Corporate taxes inched up only 0.1 percent, or 18.7 billion won, during the period.

A primary reason for low corporate taxes was the eased taxation rule under the business-friendly Lee Myung-bak administration in 2008, when the maximum corporate tax rate was cut to 22 percent from 25 percent.

Due to the eased rule, the total corporate tax exemption on conglomerates also reached 125 million won.

The effective tax rates, which exclude several tax benefits offered by the government, also fell to 16.17 percent in 2014 from 19.84 percent in 2009. The 3.67 percent drop was higher than the 2.8 percent decrease at small and medium-sized enterprises.

As of 2014, sales of the 1,764 conglomerate subsidiaries account for nearly 40 percent of the total sales of Korea’s entire enterprises, the report said.

But they enjoy more tax exemptions than other companies, accounting for 57 percent, or 4.98 trillion won, of a total 8.7 trillion won in tax exemptions for all companies.

The lawmaker said as much as revenue and profit have increased, the big companies’ tax burden should have equally increased.

“Under the current taxation system, the chaebols, who are making the most money in the country, are enjoying the biggest tax benefits,” Park said in the press release. “For taxation equality among all the companies in the country, the government and the ruling party should abandon their stubborn attitude to ‘never touch the corporate tax.’”
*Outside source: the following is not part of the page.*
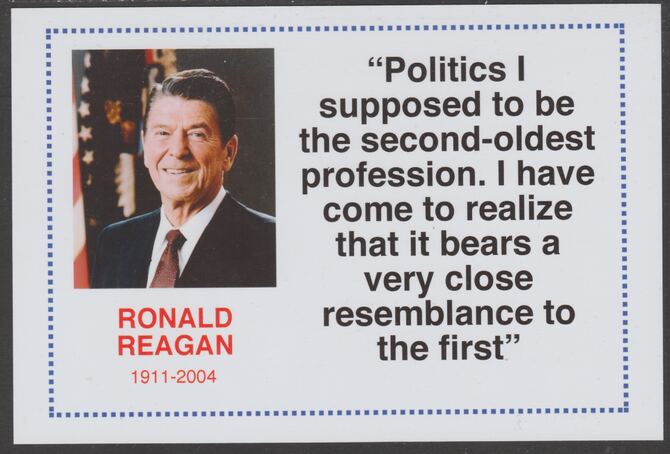 Famous Quotations - Ronald Reagan on 6x4 in (150 x 100 mm) glossy card, unused and fine, stamps on personalities, stamps on comedy, stamps on humour, stamps on reagan, stamps on usa presidents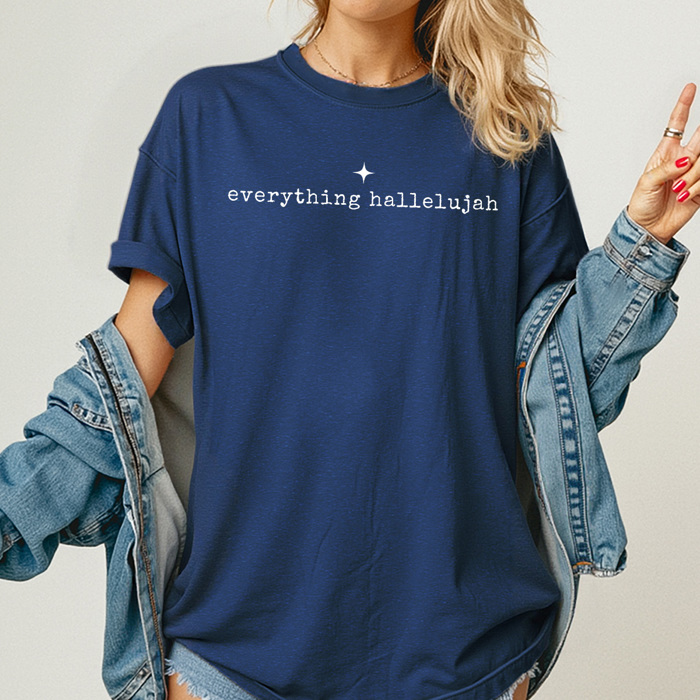 Everything Hallelujah Graphic Tee, Trendy Hallelujah Shirt, Comfort Colors Tee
Defying the demand from opposition lawmakers to raise the corporate tax amid rising fiscal deficits, Minister of Strategy and Finance Choi Kyung-hwan recently reaffirmed that the government has no plans for a hike in the corporate tax.

At a hearing in the National Assembly on Aug. 27, Choi said, “It was not the right timing for an increase in the corporate tax. While economic growth is still tepid, a rise in the corporate tax means throwing cold water to the economy.”